An exact transcription is needed of the lines below from the one with "Darkness Portable Battery" through the one with "Yogamatte Balance Art.74030", with no other lines and no pictures.

- _Dataset extract_:
[Start of Attachment]

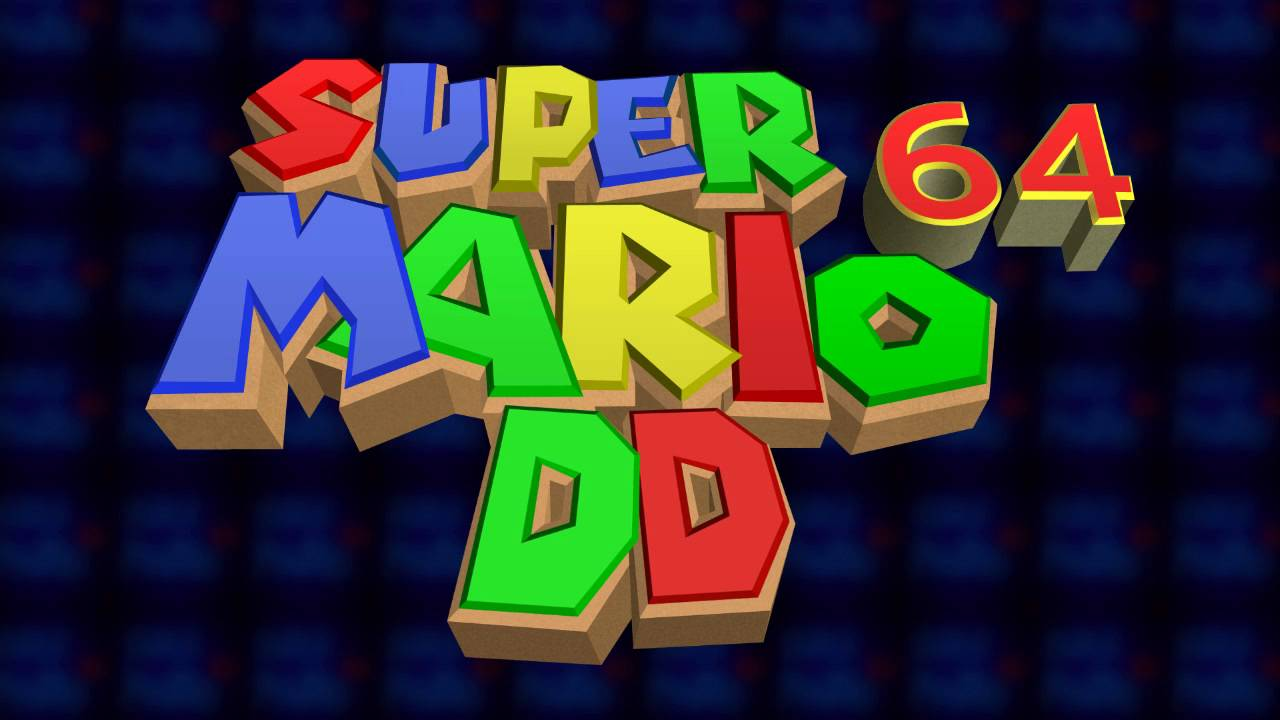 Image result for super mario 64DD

[End of Attachment]
[Start of Attachment]

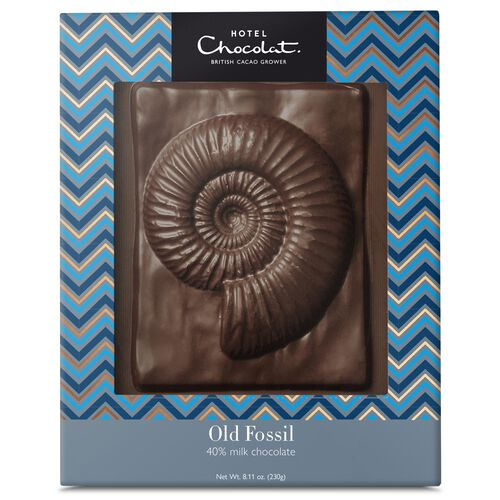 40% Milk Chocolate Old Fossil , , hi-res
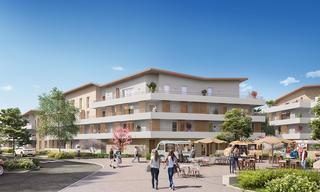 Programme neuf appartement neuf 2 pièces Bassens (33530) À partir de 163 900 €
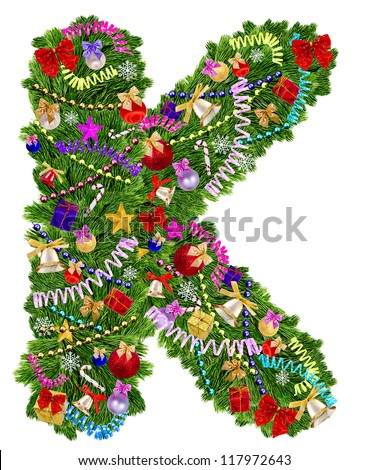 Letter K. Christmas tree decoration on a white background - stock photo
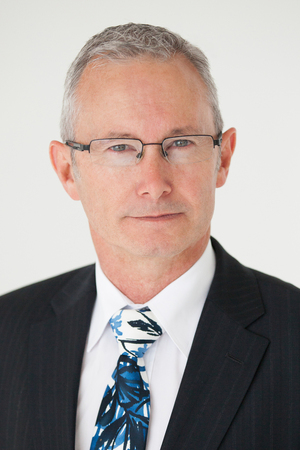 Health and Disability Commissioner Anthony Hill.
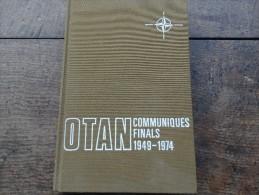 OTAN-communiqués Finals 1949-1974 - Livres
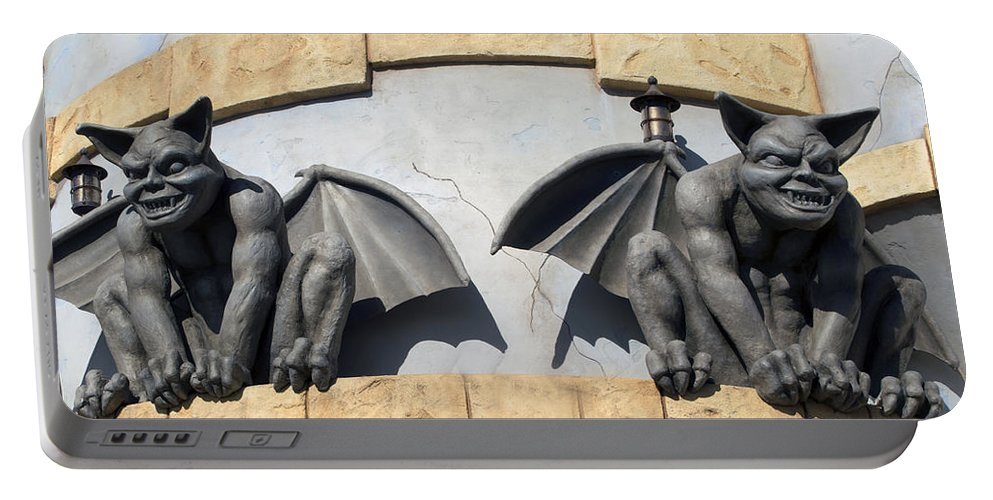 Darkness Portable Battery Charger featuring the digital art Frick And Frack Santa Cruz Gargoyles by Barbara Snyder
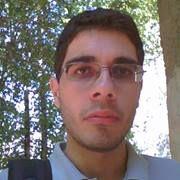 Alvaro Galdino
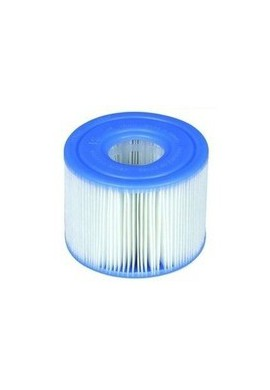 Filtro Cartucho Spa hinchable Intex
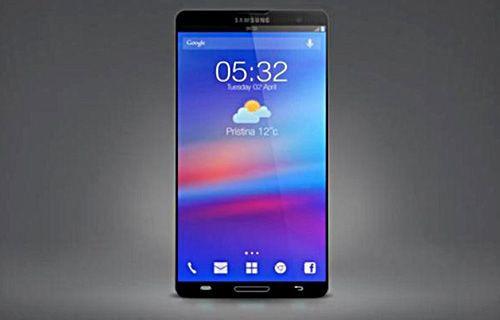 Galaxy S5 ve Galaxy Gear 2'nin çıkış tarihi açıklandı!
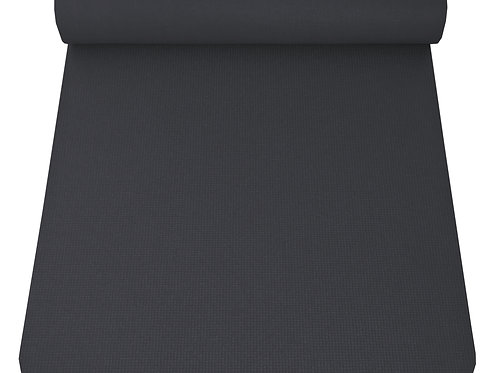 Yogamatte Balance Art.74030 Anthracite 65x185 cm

[End of Attachment]

- _Task result_:
 Darkness Portable Battery Charger featuring the digital art Frick And Frack Santa Cruz Gargoyles by Barbara Snyder
 Alvaro Galdino
 Filtro Cartucho Spa hinchable Intex
 Galaxy S5 ve Galaxy Gear 2'nin çıkış tarihi açıklandı!
 Yogamatte Balance Art.74030 Anthracite 65x185 cm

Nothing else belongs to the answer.